Sueños recurrentes, soñados en la madrugada eléctrica del tercer raíl,
cuando la luna es un hueco recortado sobre el humo de las nubes de Nueva
York. Nubes-túneles de Elizabeth Bishop. Nubes-grafiti de René Magritte.

Los he soñado, a diario.

Caer rendido un par de horas antes del amanecer y soñar sueños recurrentes
de una Habana perforada por un laberinto de subways. Refugios. Guerra de
todo el pueblo. Opción cero, reconcentración. Ciudad agujero, nadie va a
sobrevivir al sistema: ese el slogan socialista de los sicarios. Psicarios.
Pesadillas patrias hechas de un insomnio gruyer.

Soñar es eso. Cortocircuitos. Cables cruzados, como los que sostienen
flotando a los puentes de ese chip milagroso llamado Manhattan.

Llevo 40 años en Manhattan. Pero una vez, décadas atrás, en otra isla larga
donde la muerte no cumplía ni un mes de nacida, hombres en uniformes
verde-quirúrgico comenzaron a cavar las catacumbas del metro de mi ciudad.
Era una orden bajada directamente desde el Kremlin (Cuba fue durante
décadas la 16ta república anexada a la URSS). Sólo así La Habana podría
tener por fin el sueño de un subterráneo. Y la estación número cero
estaría, por supuesto, en los sótanos de la Plaza de la Revolución.

De ese corazón de mármol y memoria saldrían las arterias, los surcos
íntimos en el lodo nacional, donde no habría posters comerciales sino
propaganda, además de las lombrices de tierra agonizando por la explosión
de neones y los silbatazos del tren (las lombrices son sordas y ciegas,
pero cuentan con una sensibilidad política desproporcionada).

Yo era un adolescente (si has sido adolescente una vez, ya para siempre lo
serás). Tenía todos mis dientes intactos. Tenía también intacta toda mi
desesperación. La idea de una vida bajo tierra me atraía y me daba pánico.
De ahí tal vez los sueños circulares, sentado cerca de las puertas de
emergencia y del mapa de orientación. *You are here…*

Me sueño cambiando de líneas en cada parada. Líneas con letras y colores.
Es como un juego infantil (los hay muy macabros). Los trenes vuelan sobre
los rieles, ingrávidos a pesar de su carga humana. Hay altavoces y una
señalización exhaustiva, que exhausta. Debe ser muy tarde ya. Pero
despertar ahora sería pedirle demasiado al maquinista en duermevela de dios.

Las puertas se abren y cierran en medio segundo, como párpados histéricos,
como bocanadas de una libertad albañal, como la guillotina de una cámara
fotográfica.

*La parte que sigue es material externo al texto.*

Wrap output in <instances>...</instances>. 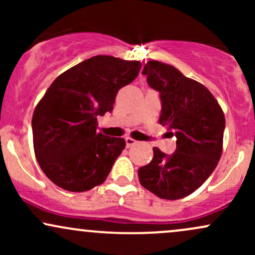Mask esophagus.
I'll return each instance as SVG.
<instances>
[{"label":"esophagus","mask_w":255,"mask_h":255,"mask_svg":"<svg viewBox=\"0 0 255 255\" xmlns=\"http://www.w3.org/2000/svg\"><path fill=\"white\" fill-rule=\"evenodd\" d=\"M126 146H127V147H130V146H133V145H135L136 144V141L134 139H131V137H126Z\"/></svg>","instance_id":"1"}]
</instances>
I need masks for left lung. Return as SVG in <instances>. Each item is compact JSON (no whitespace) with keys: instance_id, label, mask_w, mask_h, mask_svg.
Listing matches in <instances>:
<instances>
[{"instance_id":"8db88e82","label":"left lung","mask_w":255,"mask_h":255,"mask_svg":"<svg viewBox=\"0 0 255 255\" xmlns=\"http://www.w3.org/2000/svg\"><path fill=\"white\" fill-rule=\"evenodd\" d=\"M142 74L159 93V124L176 136V150L165 154L153 147V159L137 170V176L141 186L157 197L176 200L197 191L217 166L224 114L204 85L170 64L148 61Z\"/></svg>"}]
</instances>
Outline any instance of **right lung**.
Returning a JSON list of instances; mask_svg holds the SVG:
<instances>
[{
  "label": "right lung",
  "instance_id": "right-lung-1",
  "mask_svg": "<svg viewBox=\"0 0 255 255\" xmlns=\"http://www.w3.org/2000/svg\"><path fill=\"white\" fill-rule=\"evenodd\" d=\"M140 68L139 61L98 55L55 79L32 118L34 153L51 182L86 192L107 180L126 141L97 133V116L113 111Z\"/></svg>",
  "mask_w": 255,
  "mask_h": 255
}]
</instances>
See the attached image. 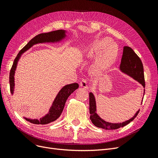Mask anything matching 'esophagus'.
<instances>
[{
    "instance_id": "obj_1",
    "label": "esophagus",
    "mask_w": 158,
    "mask_h": 158,
    "mask_svg": "<svg viewBox=\"0 0 158 158\" xmlns=\"http://www.w3.org/2000/svg\"><path fill=\"white\" fill-rule=\"evenodd\" d=\"M80 85L81 87L84 88H88V82L86 80L85 78H82V80L80 82Z\"/></svg>"
}]
</instances>
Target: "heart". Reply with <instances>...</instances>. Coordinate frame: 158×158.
I'll list each match as a JSON object with an SVG mask.
<instances>
[{
	"mask_svg": "<svg viewBox=\"0 0 158 158\" xmlns=\"http://www.w3.org/2000/svg\"><path fill=\"white\" fill-rule=\"evenodd\" d=\"M117 49L111 44V41L103 38L94 42L85 52L87 56L93 57L99 54L93 64L95 72H101L107 69L115 60L117 56Z\"/></svg>",
	"mask_w": 158,
	"mask_h": 158,
	"instance_id": "heart-1",
	"label": "heart"
}]
</instances>
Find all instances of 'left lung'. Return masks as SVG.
Returning <instances> with one entry per match:
<instances>
[{"instance_id":"left-lung-1","label":"left lung","mask_w":158,"mask_h":158,"mask_svg":"<svg viewBox=\"0 0 158 158\" xmlns=\"http://www.w3.org/2000/svg\"><path fill=\"white\" fill-rule=\"evenodd\" d=\"M120 69L123 73L137 80L142 85L143 87L145 88L144 68H143L142 63L140 57L135 53V52L130 47H124ZM89 113L91 114L90 120L92 121L95 127L106 129V130H114V129L126 126L135 119L140 111V110H138L132 118L122 123H110L103 121L98 115L96 113V103H95V100L93 94L89 93Z\"/></svg>"}]
</instances>
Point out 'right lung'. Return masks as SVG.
<instances>
[{
  "instance_id": "obj_1",
  "label": "right lung",
  "mask_w": 158,
  "mask_h": 158,
  "mask_svg": "<svg viewBox=\"0 0 158 158\" xmlns=\"http://www.w3.org/2000/svg\"><path fill=\"white\" fill-rule=\"evenodd\" d=\"M65 35V31L62 30H56L48 33H40V34L33 37V39H31L29 42H28V44L24 47H23V48L20 51V52H19V53L18 54L15 59H14L10 72L9 82H10V88L12 94H13L14 86V73H15V70L16 68L18 59L22 54V52H25L27 49H29L31 47H32L33 45H35L36 44L44 42L59 41L62 39H63ZM78 87L79 85L77 83H73L65 85V86H64L60 89L58 95H56V97L53 103H52V106H51L48 114H46L44 117L40 118L39 121L37 120V119L31 120V119L26 118V119L27 121H30L33 124H35V125H46V124L55 121L60 117L62 112H63L66 101L69 97V95L73 93L74 91H75L76 89H78Z\"/></svg>"
}]
</instances>
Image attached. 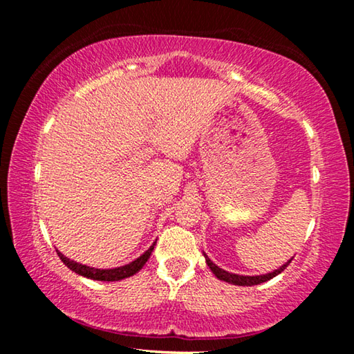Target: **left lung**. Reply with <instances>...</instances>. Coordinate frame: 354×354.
Segmentation results:
<instances>
[{
	"mask_svg": "<svg viewBox=\"0 0 354 354\" xmlns=\"http://www.w3.org/2000/svg\"><path fill=\"white\" fill-rule=\"evenodd\" d=\"M205 257H206V263L209 266V268H211L215 277H217L220 281H226V283L234 284V286H257V284H261V283H266V281L274 278V277H277V274H279L281 272H283L284 268L289 266V263L293 259V257H292L289 262H286L284 266H281L278 270H274L272 273L257 274V277H243V274H236V273L226 272V270H223V268H220L218 266H215V263L211 259H209L206 254H205Z\"/></svg>",
	"mask_w": 354,
	"mask_h": 354,
	"instance_id": "obj_1",
	"label": "left lung"
}]
</instances>
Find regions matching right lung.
Listing matches in <instances>:
<instances>
[{"instance_id": "obj_1", "label": "right lung", "mask_w": 354, "mask_h": 354, "mask_svg": "<svg viewBox=\"0 0 354 354\" xmlns=\"http://www.w3.org/2000/svg\"><path fill=\"white\" fill-rule=\"evenodd\" d=\"M154 245H156V242L140 257H137L136 261L127 263V266H122L117 268H104V270L103 268L82 266V263H80V262H75V261L68 259V257H65L59 250H56V251H57V256L61 257L65 266H67L71 272L81 274V277H86L88 279H95V281H120V279L133 277V274H136L143 266H145V262L149 259V256H151V253H153Z\"/></svg>"}]
</instances>
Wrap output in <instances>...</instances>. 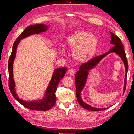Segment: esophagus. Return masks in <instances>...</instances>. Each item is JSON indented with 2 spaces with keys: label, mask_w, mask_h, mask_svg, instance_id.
Returning <instances> with one entry per match:
<instances>
[{
  "label": "esophagus",
  "mask_w": 134,
  "mask_h": 134,
  "mask_svg": "<svg viewBox=\"0 0 134 134\" xmlns=\"http://www.w3.org/2000/svg\"><path fill=\"white\" fill-rule=\"evenodd\" d=\"M68 72H69V74H70V75H73V74H74V73H75V70H73V69H69V71H68Z\"/></svg>",
  "instance_id": "esophagus-1"
}]
</instances>
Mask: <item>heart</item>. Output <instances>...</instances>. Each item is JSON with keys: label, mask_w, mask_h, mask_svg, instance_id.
<instances>
[{"label": "heart", "mask_w": 134, "mask_h": 134, "mask_svg": "<svg viewBox=\"0 0 134 134\" xmlns=\"http://www.w3.org/2000/svg\"><path fill=\"white\" fill-rule=\"evenodd\" d=\"M98 45L99 40L96 36L85 31L72 33L65 41V46L72 50V57L78 62H86L91 59L96 53Z\"/></svg>", "instance_id": "heart-1"}]
</instances>
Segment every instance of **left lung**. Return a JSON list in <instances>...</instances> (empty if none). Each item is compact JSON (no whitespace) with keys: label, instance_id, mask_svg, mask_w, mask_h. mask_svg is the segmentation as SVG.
I'll list each match as a JSON object with an SVG mask.
<instances>
[{"label":"left lung","instance_id":"1","mask_svg":"<svg viewBox=\"0 0 134 134\" xmlns=\"http://www.w3.org/2000/svg\"><path fill=\"white\" fill-rule=\"evenodd\" d=\"M111 34V41L110 44L113 45V47L111 48L109 51L103 54V55L97 56L96 57L91 59L89 62L84 63L81 65L79 68V70L76 72L75 75V84L76 87V96L77 99V101L79 103L86 109L91 110V111H100L103 110H105L108 108H96L93 106L87 105V103L82 100L81 97V93L82 92L83 88L85 87L87 79L89 75L90 70L93 69L96 65L99 64L100 62L102 59L105 57L106 55H108L109 54L114 53H116L117 55H118L121 58L122 60L123 61L125 67V76L124 79V92H125L126 89V76L127 72H128V61L126 57L125 52L124 49V45L121 42V40L115 35L114 34L112 33V32H110Z\"/></svg>","mask_w":134,"mask_h":134}]
</instances>
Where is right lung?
Returning <instances> with one entry per match:
<instances>
[{"mask_svg":"<svg viewBox=\"0 0 134 134\" xmlns=\"http://www.w3.org/2000/svg\"><path fill=\"white\" fill-rule=\"evenodd\" d=\"M49 26L45 24H36L30 25L25 29L13 43L12 53L8 62L9 87L13 96L18 102L25 107L31 110L46 111L53 107L56 102L55 92L59 82L64 77L67 71V67L58 68L54 70L53 76L44 94V97L40 100L28 102L18 97L15 89V83L13 79V64L16 54V49L21 40L34 34H39L46 31Z\"/></svg>","mask_w":134,"mask_h":134,"instance_id":"right-lung-1","label":"right lung"}]
</instances>
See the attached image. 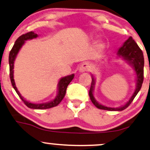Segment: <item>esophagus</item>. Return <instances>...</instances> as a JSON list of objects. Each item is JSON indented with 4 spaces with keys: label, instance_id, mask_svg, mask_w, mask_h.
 I'll list each match as a JSON object with an SVG mask.
<instances>
[{
    "label": "esophagus",
    "instance_id": "34e87169",
    "mask_svg": "<svg viewBox=\"0 0 150 150\" xmlns=\"http://www.w3.org/2000/svg\"><path fill=\"white\" fill-rule=\"evenodd\" d=\"M90 68V65L88 63H84L80 65V72H87Z\"/></svg>",
    "mask_w": 150,
    "mask_h": 150
}]
</instances>
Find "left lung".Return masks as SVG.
Instances as JSON below:
<instances>
[{
  "instance_id": "left-lung-1",
  "label": "left lung",
  "mask_w": 150,
  "mask_h": 150,
  "mask_svg": "<svg viewBox=\"0 0 150 150\" xmlns=\"http://www.w3.org/2000/svg\"><path fill=\"white\" fill-rule=\"evenodd\" d=\"M118 56H120L123 58V59L126 60L127 61L129 62L130 65H132L135 70L136 75H137V87L136 89L132 94L131 98L130 99L128 102L125 104L123 106H121L120 108H110L107 106H104L103 105L97 102L94 99V96H93V89H94V77L92 76V84H91L90 89H89V95L91 101L93 103V104L98 108L103 110H108V111H123L128 107L129 105L132 103L133 101L134 98L136 97L137 93L140 90L141 87H142V82L144 80V57H143V53H142V50L140 49L137 43L135 42L132 37H130L128 39L125 41L123 46L118 49V52H117Z\"/></svg>"
}]
</instances>
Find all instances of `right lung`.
Listing matches in <instances>:
<instances>
[{
	"label": "right lung",
	"mask_w": 150,
	"mask_h": 150,
	"mask_svg": "<svg viewBox=\"0 0 150 150\" xmlns=\"http://www.w3.org/2000/svg\"><path fill=\"white\" fill-rule=\"evenodd\" d=\"M37 34L34 33L33 32H30L28 33L22 34L20 36V37L18 38L16 41H15L14 45H13V48H12L11 51H10L9 54V65H10V81H11L12 85H13V88L15 89V92H17V94H18V96L20 97V99H22V101L25 103V104L27 107L30 108H34V109H46V108H50L56 106L61 103V101L63 100V99L64 98L65 93H66V89L68 87V85L70 84V82H71L72 80L74 78V74L68 75V76L64 77L63 78H61L59 82H58V94L57 97L55 98L53 101H51V102L46 103V104H32V103L29 102V101H26L25 99H23V97H22L21 94H20V92H18L17 87H15V81L13 79V68H14V61L16 57L17 54L20 51V49H21L22 46L23 45L25 41L28 40V39H32L34 38L37 37Z\"/></svg>",
	"instance_id": "right-lung-1"
}]
</instances>
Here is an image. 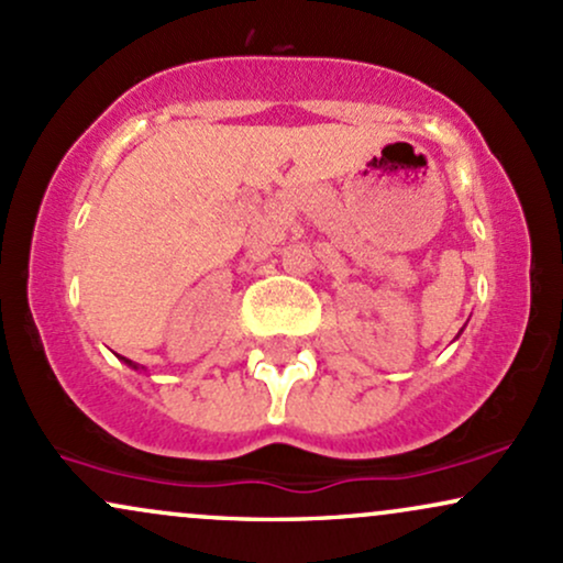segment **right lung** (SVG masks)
<instances>
[{
	"instance_id": "1",
	"label": "right lung",
	"mask_w": 563,
	"mask_h": 563,
	"mask_svg": "<svg viewBox=\"0 0 563 563\" xmlns=\"http://www.w3.org/2000/svg\"><path fill=\"white\" fill-rule=\"evenodd\" d=\"M129 365H132V363H129Z\"/></svg>"
}]
</instances>
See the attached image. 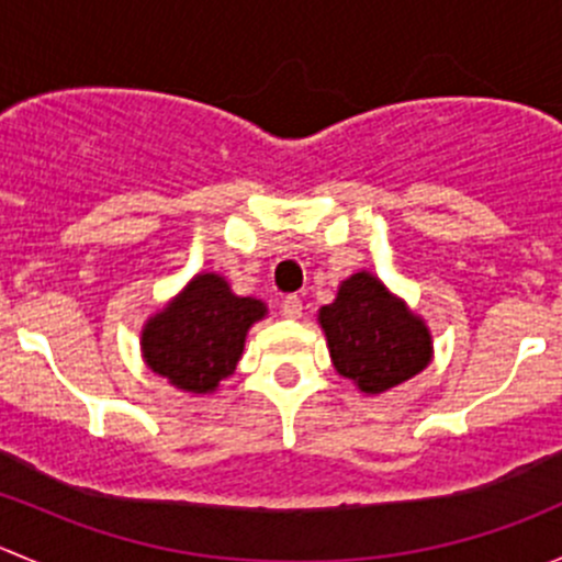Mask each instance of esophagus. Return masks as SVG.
Instances as JSON below:
<instances>
[{
	"label": "esophagus",
	"instance_id": "esophagus-1",
	"mask_svg": "<svg viewBox=\"0 0 562 562\" xmlns=\"http://www.w3.org/2000/svg\"><path fill=\"white\" fill-rule=\"evenodd\" d=\"M282 315H285L288 321H299V317H302V299L288 296L285 302H282Z\"/></svg>",
	"mask_w": 562,
	"mask_h": 562
}]
</instances>
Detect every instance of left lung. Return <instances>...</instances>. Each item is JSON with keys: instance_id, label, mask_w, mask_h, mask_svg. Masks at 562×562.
Masks as SVG:
<instances>
[{"instance_id": "8db88e82", "label": "left lung", "mask_w": 562, "mask_h": 562, "mask_svg": "<svg viewBox=\"0 0 562 562\" xmlns=\"http://www.w3.org/2000/svg\"><path fill=\"white\" fill-rule=\"evenodd\" d=\"M334 370L361 394H386L427 370L432 331L386 282L361 269L339 282L331 304L317 310Z\"/></svg>"}]
</instances>
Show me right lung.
<instances>
[{
	"label": "right lung",
	"instance_id": "add662e5",
	"mask_svg": "<svg viewBox=\"0 0 562 562\" xmlns=\"http://www.w3.org/2000/svg\"><path fill=\"white\" fill-rule=\"evenodd\" d=\"M266 302L236 296L217 271H201L140 328V356L155 375L187 394H214L236 372Z\"/></svg>",
	"mask_w": 562,
	"mask_h": 562
}]
</instances>
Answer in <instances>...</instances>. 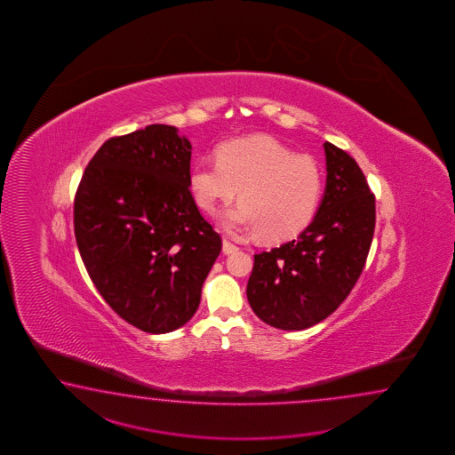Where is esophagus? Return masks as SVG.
I'll return each mask as SVG.
<instances>
[{"instance_id": "34e87169", "label": "esophagus", "mask_w": 455, "mask_h": 455, "mask_svg": "<svg viewBox=\"0 0 455 455\" xmlns=\"http://www.w3.org/2000/svg\"><path fill=\"white\" fill-rule=\"evenodd\" d=\"M239 251V247L235 243H232L231 241L224 239L223 241V251L224 253H232V251Z\"/></svg>"}]
</instances>
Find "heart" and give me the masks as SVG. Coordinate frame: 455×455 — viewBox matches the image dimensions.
Returning a JSON list of instances; mask_svg holds the SVG:
<instances>
[{
    "label": "heart",
    "mask_w": 455,
    "mask_h": 455,
    "mask_svg": "<svg viewBox=\"0 0 455 455\" xmlns=\"http://www.w3.org/2000/svg\"><path fill=\"white\" fill-rule=\"evenodd\" d=\"M323 179L317 161L296 155L270 136H249L218 149V161L192 167L196 204L214 214L241 190L242 204L223 216L229 231H260L267 241H286L314 220Z\"/></svg>",
    "instance_id": "heart-1"
}]
</instances>
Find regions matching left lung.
Masks as SVG:
<instances>
[{
	"mask_svg": "<svg viewBox=\"0 0 455 455\" xmlns=\"http://www.w3.org/2000/svg\"><path fill=\"white\" fill-rule=\"evenodd\" d=\"M327 187L299 237L253 255L247 299L259 319L304 330L348 298L366 265L376 228V196L356 161L329 141Z\"/></svg>",
	"mask_w": 455,
	"mask_h": 455,
	"instance_id": "8db88e82",
	"label": "left lung"
}]
</instances>
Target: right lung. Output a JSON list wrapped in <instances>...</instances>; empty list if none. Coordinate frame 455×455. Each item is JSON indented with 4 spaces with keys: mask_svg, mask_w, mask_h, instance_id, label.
Masks as SVG:
<instances>
[{
    "mask_svg": "<svg viewBox=\"0 0 455 455\" xmlns=\"http://www.w3.org/2000/svg\"><path fill=\"white\" fill-rule=\"evenodd\" d=\"M192 145L171 125L114 136L75 196V235L97 291L136 329L167 333L194 317L221 235L190 192Z\"/></svg>",
    "mask_w": 455,
    "mask_h": 455,
    "instance_id": "add662e5",
    "label": "right lung"
}]
</instances>
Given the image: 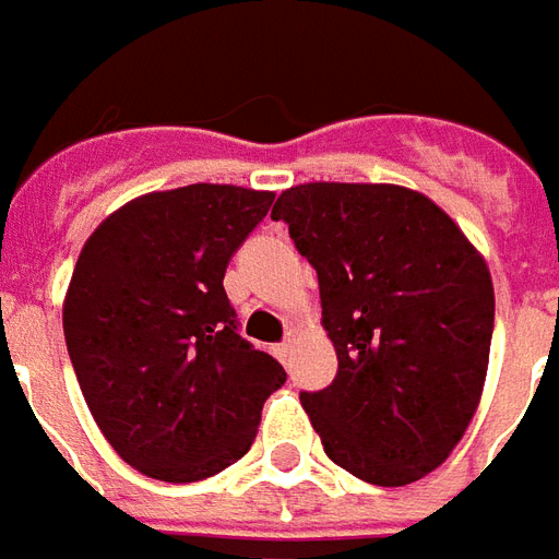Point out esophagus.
Instances as JSON below:
<instances>
[{
	"mask_svg": "<svg viewBox=\"0 0 559 559\" xmlns=\"http://www.w3.org/2000/svg\"><path fill=\"white\" fill-rule=\"evenodd\" d=\"M273 355H276L280 361L286 364L288 355H292V340H286V343H276V346H273Z\"/></svg>",
	"mask_w": 559,
	"mask_h": 559,
	"instance_id": "1",
	"label": "esophagus"
}]
</instances>
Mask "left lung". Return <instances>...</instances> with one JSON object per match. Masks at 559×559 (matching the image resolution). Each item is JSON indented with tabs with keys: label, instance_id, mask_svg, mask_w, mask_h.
<instances>
[{
	"label": "left lung",
	"instance_id": "8db88e82",
	"mask_svg": "<svg viewBox=\"0 0 559 559\" xmlns=\"http://www.w3.org/2000/svg\"><path fill=\"white\" fill-rule=\"evenodd\" d=\"M319 273L336 376L300 394L324 454L400 488L445 463L478 409L493 334L485 255L430 198L394 183H300L276 198Z\"/></svg>",
	"mask_w": 559,
	"mask_h": 559
}]
</instances>
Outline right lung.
Segmentation results:
<instances>
[{"mask_svg": "<svg viewBox=\"0 0 559 559\" xmlns=\"http://www.w3.org/2000/svg\"><path fill=\"white\" fill-rule=\"evenodd\" d=\"M273 192H146L86 237L62 328L83 400L114 451L159 481H201L252 445L283 364L237 334L228 261Z\"/></svg>", "mask_w": 559, "mask_h": 559, "instance_id": "1", "label": "right lung"}]
</instances>
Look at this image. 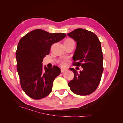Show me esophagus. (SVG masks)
I'll return each instance as SVG.
<instances>
[{
    "label": "esophagus",
    "mask_w": 123,
    "mask_h": 123,
    "mask_svg": "<svg viewBox=\"0 0 123 123\" xmlns=\"http://www.w3.org/2000/svg\"><path fill=\"white\" fill-rule=\"evenodd\" d=\"M61 72H64L66 71H67V69H64V68H61Z\"/></svg>",
    "instance_id": "obj_1"
}]
</instances>
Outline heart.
I'll return each instance as SVG.
<instances>
[{"instance_id": "heart-1", "label": "heart", "mask_w": 123, "mask_h": 123, "mask_svg": "<svg viewBox=\"0 0 123 123\" xmlns=\"http://www.w3.org/2000/svg\"><path fill=\"white\" fill-rule=\"evenodd\" d=\"M71 41H73V40L71 39H70V38H67L64 41V43L71 42ZM59 62L62 66H64L65 65V61H64V60H60L59 61Z\"/></svg>"}]
</instances>
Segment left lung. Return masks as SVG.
I'll return each mask as SVG.
<instances>
[{"instance_id":"1","label":"left lung","mask_w":123,"mask_h":123,"mask_svg":"<svg viewBox=\"0 0 123 123\" xmlns=\"http://www.w3.org/2000/svg\"><path fill=\"white\" fill-rule=\"evenodd\" d=\"M67 35L77 44L73 65L83 68L80 73L70 68L74 76L68 85L76 94L89 95L95 91L101 80L104 70L101 43L94 33L84 29H76Z\"/></svg>"}]
</instances>
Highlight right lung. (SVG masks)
I'll return each instance as SVG.
<instances>
[{
	"instance_id": "obj_1",
	"label": "right lung",
	"mask_w": 123,
	"mask_h": 123,
	"mask_svg": "<svg viewBox=\"0 0 123 123\" xmlns=\"http://www.w3.org/2000/svg\"><path fill=\"white\" fill-rule=\"evenodd\" d=\"M66 36L65 33H50L36 29L19 40L16 52L17 70L21 88L29 97L40 99L51 92L53 81L61 70L54 66L52 68L45 66L44 70L42 62L50 53L52 45Z\"/></svg>"
}]
</instances>
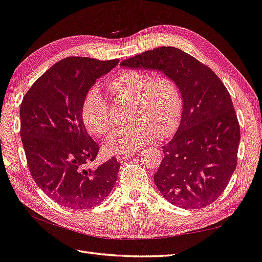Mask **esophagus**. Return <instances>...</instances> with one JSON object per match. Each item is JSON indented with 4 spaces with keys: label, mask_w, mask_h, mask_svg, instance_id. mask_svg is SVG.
I'll return each instance as SVG.
<instances>
[{
    "label": "esophagus",
    "mask_w": 262,
    "mask_h": 262,
    "mask_svg": "<svg viewBox=\"0 0 262 262\" xmlns=\"http://www.w3.org/2000/svg\"><path fill=\"white\" fill-rule=\"evenodd\" d=\"M134 155V151H127V153H120L117 155V161L118 162H124L126 160L130 159Z\"/></svg>",
    "instance_id": "obj_1"
}]
</instances>
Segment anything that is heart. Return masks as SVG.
<instances>
[{"label": "heart", "instance_id": "heart-1", "mask_svg": "<svg viewBox=\"0 0 262 262\" xmlns=\"http://www.w3.org/2000/svg\"><path fill=\"white\" fill-rule=\"evenodd\" d=\"M117 100L129 101L128 125L114 130L103 143L107 153L137 149L159 138L168 137L178 128L183 113V97L173 78L147 71L127 69L120 71L107 83ZM81 116L87 129L103 136L114 126L111 106L97 87H91L82 101Z\"/></svg>", "mask_w": 262, "mask_h": 262}]
</instances>
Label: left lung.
<instances>
[{
    "label": "left lung",
    "mask_w": 262,
    "mask_h": 262,
    "mask_svg": "<svg viewBox=\"0 0 262 262\" xmlns=\"http://www.w3.org/2000/svg\"><path fill=\"white\" fill-rule=\"evenodd\" d=\"M162 71L178 82L183 113L154 182L168 202L184 209L210 205L236 167L240 126L231 96L211 68L174 47H161L120 62Z\"/></svg>",
    "instance_id": "obj_1"
}]
</instances>
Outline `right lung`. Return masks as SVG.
<instances>
[{
    "mask_svg": "<svg viewBox=\"0 0 262 262\" xmlns=\"http://www.w3.org/2000/svg\"><path fill=\"white\" fill-rule=\"evenodd\" d=\"M117 63V59H62L23 97L20 135L30 173L48 196L68 209L93 208L117 181L120 164L115 157L89 167L99 146L88 135L81 116L84 95Z\"/></svg>",
    "mask_w": 262,
    "mask_h": 262,
    "instance_id": "1",
    "label": "right lung"
}]
</instances>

Dentro y fuera hace la misma luz. Una luz fría de latitudes
altas con voltaje a tope, mientras yo me paro (mientras sigo sentado) y
salgo y entro a la cadeneta de vagones que se deslíe por la velocidad ante
mí.

La voz de mi padre (1919-2000) no para de sermonear: *Stay clear from the
closing doors, please*… Y recuerdo entonces con alegría y dolor su inglés
de corte republicano, sacado de unos textos sagrados con paginotas de
brillo impresas en cinemascope: Life, National Geographic, Reader´s Digest.

De niño, llegué a pensar que era lógico hablar y escribir en español, pero
que la gente leía exclusivamente en inglés. Como mi padre muerto. Como yo.
El inglés que hoy New York me devuelve a medias es la herencia que mi padre
le dio a esta megápolis desde un recodo de Lawton, un barrio de las afueras
de La Habana, una ciudad en las afueras de la historia.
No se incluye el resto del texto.